Alprazig è il nome commerciale di un ansiolitico a base di alprazolam, una benzodiazepina prescritta per stati di ansia grave e per gli attacchi di panico, con o senza agorafobia. È uno dei medicinali italiani che contengono questa molecola, disponibile sia in compresse sia in soluzione da assumere a gocce.
Qui troverai per quali condizioni è indicato, quali sono le differenze tra le due formulazioni, quali effetti può avere e in che modo la psicoterapia può affiancare il trattamento.
Cos'è Alprazig e di che classe fa parte
Alprazig è un medicinale il cui principio attivo è l'alprazolam, e il titolare dell'autorizzazione all'immissione in commercio è Laboratori Baldacci. Nome commerciale e principio attivo non coincidono, perché il primo è il marchio con cui l'azienda vende il prodotto, il secondo è la sostanza che ne determina l'effetto.
Lo stesso alprazolam è in commercio in Italia anche con altri marchi, tra cui Xanax e Frontal, oltre che in versioni generiche.
Sul piano farmacologico si tratta di un ansiolitico del gruppo delle benzodiazepine, la stessa classe a cui appartengono farmaci molto diversi tra loro per rapidità e durata d'azione.

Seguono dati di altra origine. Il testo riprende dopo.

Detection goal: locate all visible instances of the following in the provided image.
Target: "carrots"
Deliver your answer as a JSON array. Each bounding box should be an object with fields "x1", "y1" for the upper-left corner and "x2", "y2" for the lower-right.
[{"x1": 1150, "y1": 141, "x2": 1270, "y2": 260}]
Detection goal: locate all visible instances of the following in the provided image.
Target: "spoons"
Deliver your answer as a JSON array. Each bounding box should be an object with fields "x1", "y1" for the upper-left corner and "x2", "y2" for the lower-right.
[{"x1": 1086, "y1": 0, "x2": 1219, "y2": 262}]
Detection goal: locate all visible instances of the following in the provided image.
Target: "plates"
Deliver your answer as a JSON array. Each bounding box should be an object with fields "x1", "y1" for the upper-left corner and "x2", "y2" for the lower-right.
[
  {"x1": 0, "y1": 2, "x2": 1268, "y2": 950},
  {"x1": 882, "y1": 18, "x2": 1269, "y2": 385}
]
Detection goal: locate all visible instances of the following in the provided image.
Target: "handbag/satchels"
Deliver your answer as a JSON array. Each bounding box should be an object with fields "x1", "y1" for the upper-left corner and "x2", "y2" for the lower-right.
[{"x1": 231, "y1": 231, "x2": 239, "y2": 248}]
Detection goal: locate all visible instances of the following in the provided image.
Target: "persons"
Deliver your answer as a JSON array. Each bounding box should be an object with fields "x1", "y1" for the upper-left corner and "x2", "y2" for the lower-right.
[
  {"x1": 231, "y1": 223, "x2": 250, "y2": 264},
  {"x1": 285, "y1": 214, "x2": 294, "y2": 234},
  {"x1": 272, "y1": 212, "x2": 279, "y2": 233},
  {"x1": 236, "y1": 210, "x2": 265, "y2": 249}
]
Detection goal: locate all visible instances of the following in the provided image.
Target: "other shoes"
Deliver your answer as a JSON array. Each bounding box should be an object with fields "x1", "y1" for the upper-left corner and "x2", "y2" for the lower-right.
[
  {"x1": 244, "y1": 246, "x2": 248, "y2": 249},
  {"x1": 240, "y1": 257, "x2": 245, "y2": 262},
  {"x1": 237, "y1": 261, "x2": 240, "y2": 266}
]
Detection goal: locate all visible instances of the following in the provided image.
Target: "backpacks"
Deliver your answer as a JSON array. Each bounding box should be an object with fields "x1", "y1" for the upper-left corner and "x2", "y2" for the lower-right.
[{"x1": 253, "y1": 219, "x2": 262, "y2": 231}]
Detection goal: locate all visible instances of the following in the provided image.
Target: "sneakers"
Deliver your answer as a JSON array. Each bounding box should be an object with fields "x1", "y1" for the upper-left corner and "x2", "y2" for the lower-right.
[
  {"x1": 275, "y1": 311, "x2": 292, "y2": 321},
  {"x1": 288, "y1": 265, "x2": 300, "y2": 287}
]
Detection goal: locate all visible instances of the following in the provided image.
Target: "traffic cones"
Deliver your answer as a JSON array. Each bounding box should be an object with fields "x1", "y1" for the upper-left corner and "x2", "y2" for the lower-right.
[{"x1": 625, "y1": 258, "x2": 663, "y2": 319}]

Gli ansiolitici non vanno confusi con gli antidepressivi, perché agiscono con meccanismi differenti e la scelta tra le due categorie spetta sempre al medico.
In Italia Alprazig è disponibile in compresse da 0,25 mg, 0,5 mg e 1 mg e in gocce orali in soluzione da 0,75 mg/ml, in flacone da 20 ml. Non tutti i medicinali a base di alprazolam prevedono entrambe le forme, e la soluzione orale permette di modulare la dose in modo più graduale.
Secondo la scheda tecnica AIFA, il farmaco è indicato per:
- ansia, tensione e altre manifestazioni somatiche o psichiatriche associate a sindrome ansiosa,
- attacchi di panico, con o senza agorafobia.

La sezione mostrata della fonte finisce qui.